## PROVIDED PASSAGE
----

Full Podcast Transcript
NASIR: Welcome to our podcast where we cover business in the news and add our legal twist.
My name’s Nasir Pasha.
MATT: And I’m Matt Staub.
NASIR: Matthew Staub, and today we are covering non-competes again for the second time this week. Well, the first time wasn’t really non-compete related but it was tangentially related.
MATT: Yeah, Monday’s episode, I guess it fell under the non-compete umbrella.
We have a guest today – first time having a guess in a while – Leiza Dolghih. She is a litigation attorney out of Dallas, specializing in a few areas here – one which being unfair competition, trade secrets, and non-competes.
The reason we’re having her on today is she specializes in this area and we’re talking about a non-compete agreement that was actually held to be enforceable here in Texas and I think it’s going to be a real help to have her on the episode today and discuss.
NASIR: It’s one thing for us to talk about transactional work of actually drafting these non-competes but litigating is a whole different issue. So, she’s actually an employment litigation attorney.
Leiza, welcome to our podcast!
LEIZA: Thank you, guys! Thank you for inviting me.
NASIR: I know this is a hard question to start out with, and we’re going to get to our topic, specifically what’s going on, but you’re in Texas, our firm’s based out of California. Non-competes in California are just you just don’t see them and, when you do see them, you know there’s going to be a problem because the court’s not going to enforce it. What is going on in Texas? Why do they tolerate these non-competes?
LEIZA: Well, you know, as we say, it’s not that they tolerate. Actually, for most non-competes, we have a non-compete statute that says that non-compete agreements are allowed as long as they’re reasonable and there are a few other requirements that you have to meet. I feel fairly recently the way that courts interpreted the statutes is they made it very hard for employers to enforce their agreements. Well, that changed about five years ago. The courts came out with a new interpretation and it’s slowly catching on. The employers are now realizing that they can actually use the agreement to tie up their employees. A lot of employees are still under the impression that these agreements are not enforceable so they sign them, you know, without giving it a second thought. Of course, when they part ways, it becomes a big issue. So, I’m seeing disagreements constantly. I’m seeing them across all industries and I’m seeing all kinds of language ranging from something very ridiculous – you know, five years you can’t work anywhere in the country – to very specific limitations and everything in-between. So, Texas, I mean, they have a very good – or we have a very good – body of law on this issue.
NASIR: Yeah, but you’re right about those year terms. I mean, you get a wide range of what people do and we’ll talk about what we find reasonable and how to actually determine that which I have a feeling we’re not going to get a straight answer from you on that but let’s talk about what’s going on. Actually, it’s a Houston case, right? What’s going on with this? What is it? Global Gym?
LEIZA: Right. Well, it actually involves Life Time Fitness. Are you guys aware of that chain?
NASIR: No, I’m just trying to think, I just joined Equinox but I talked about that in another episode. I’ve never heard of that.

----

## DATA EXTRACT
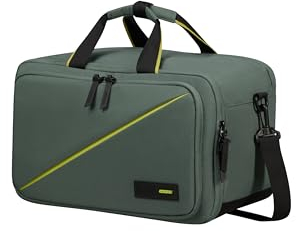 American Tourister Take2Cabin - Ryanair 3-Way Reisetasche, 40 cm, 25 L, Grün (Dark Forest)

----

## TASK LIST
- A) According to the podcast transcript, how long ago did Texas courts come out with a new interpretation of the non-compete statute?
- B) Condense the paragraph of the podcast transcript that begins "We have a guest today" into a short bulleted list that keeps its main facts.
- C) Output the portion of the podcast transcript from "My name’s Nasir" up to and including "the non-compete umbrella.".

## YOUR RESPONSES
- A) About five years ago.

- B)
- Today's guest is Leiza Dolghih, the first guest in a while.
- She is a litigation attorney out of Dallas.
- Her areas include unfair competition, trade secrets, and non-competes.

- C)
My name’s Nasir Pasha.
MATT: And I’m Matt Staub.
NASIR: Matthew Staub, and today we are covering non-competes again for the second time this week. Well, the first time wasn’t really non-compete related but it was tangentially related.
MATT: Yeah, Monday’s episode, I guess it fell under the non-compete umbrella.